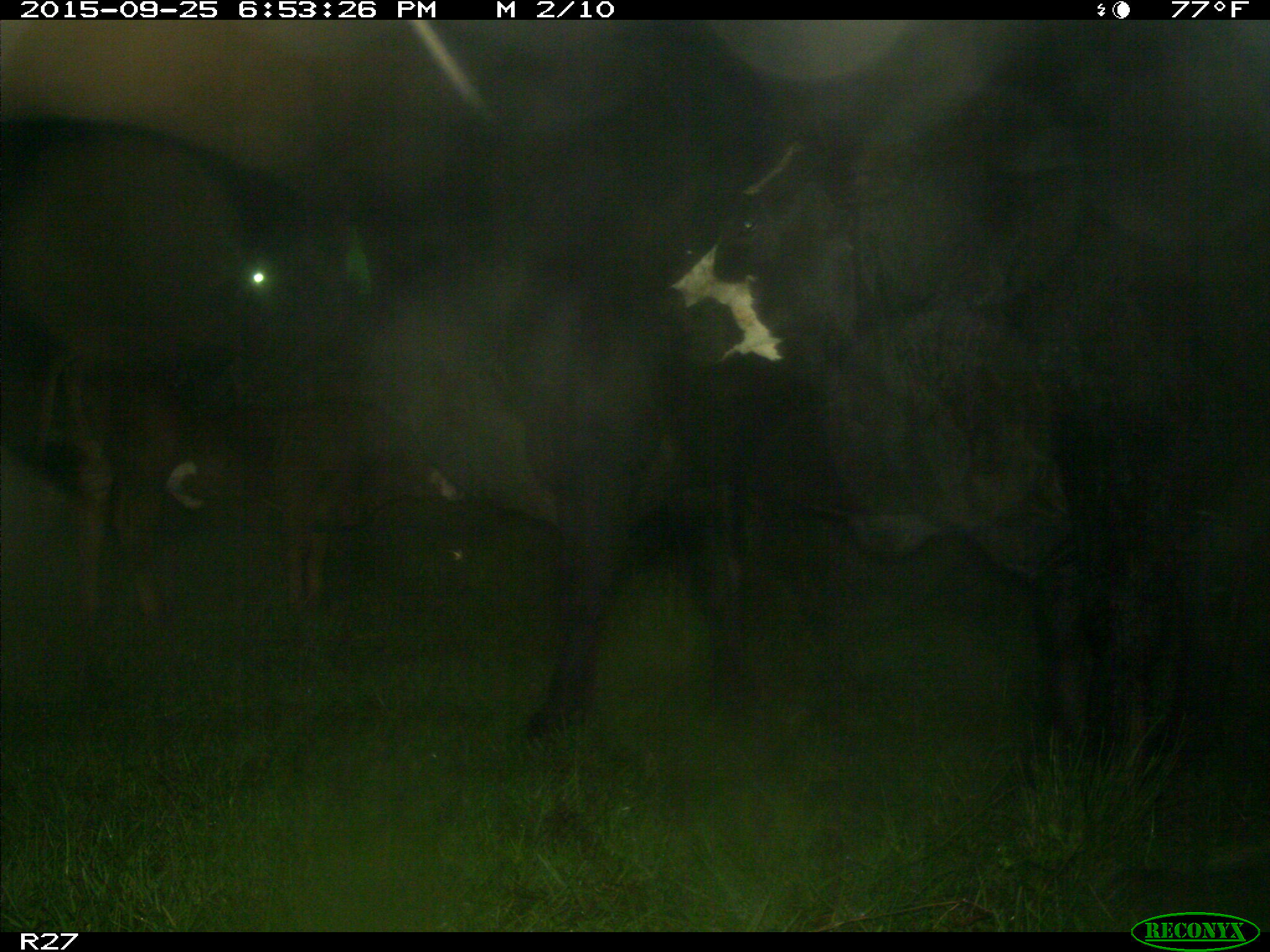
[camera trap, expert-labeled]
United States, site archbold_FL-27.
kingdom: Animalia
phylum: Chordata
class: Mammalia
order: Artiodactyla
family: Bovidae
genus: Bos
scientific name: Bos taurus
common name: domestic cow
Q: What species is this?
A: Bos taurus (domestic cow).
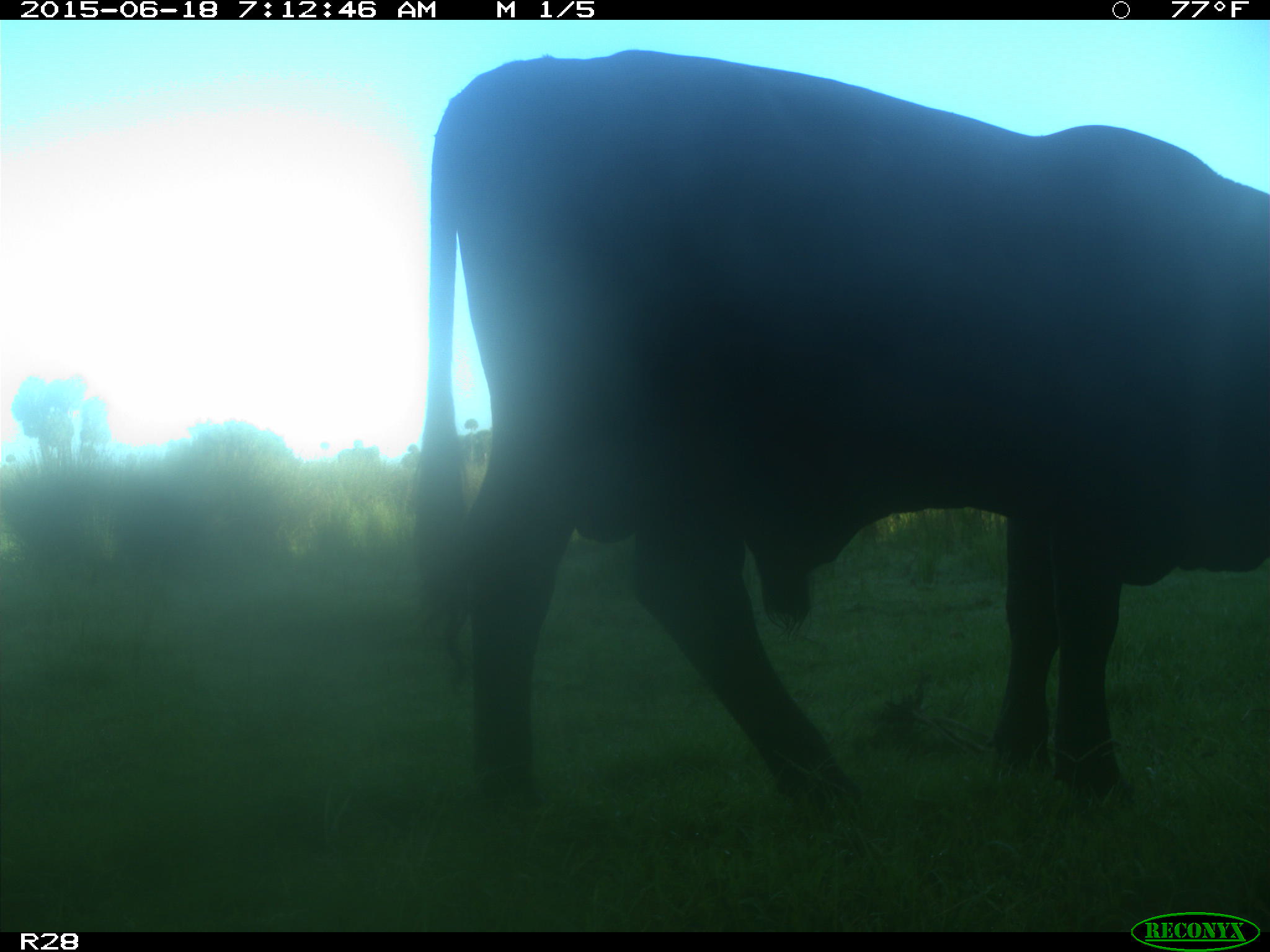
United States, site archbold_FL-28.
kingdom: Animalia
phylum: Chordata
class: Mammalia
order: Artiodactyla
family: Bovidae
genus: Bos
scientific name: Bos taurus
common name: domestic cow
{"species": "Bos taurus (domestic cow)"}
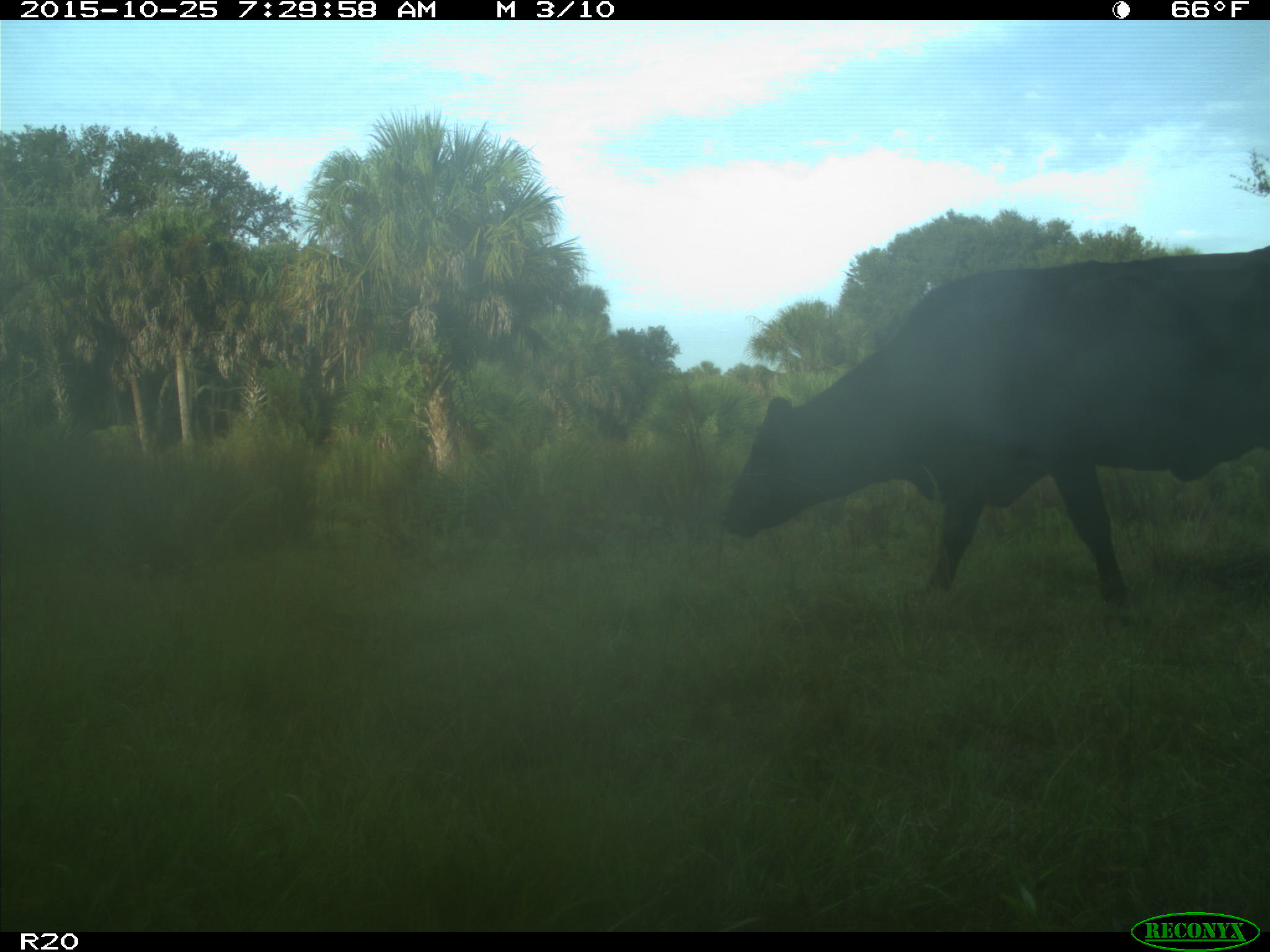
+--
* TASK GOAL
Every line above with the word "taurus" belongs in the answer, copied as written.

* ANSWER TO THE EXERCISE
scientific name: Bos taurus
A: Bos taurus (domestic cow).
scientific name: Bos taurus
{"species": "Bos taurus (domestic cow)"}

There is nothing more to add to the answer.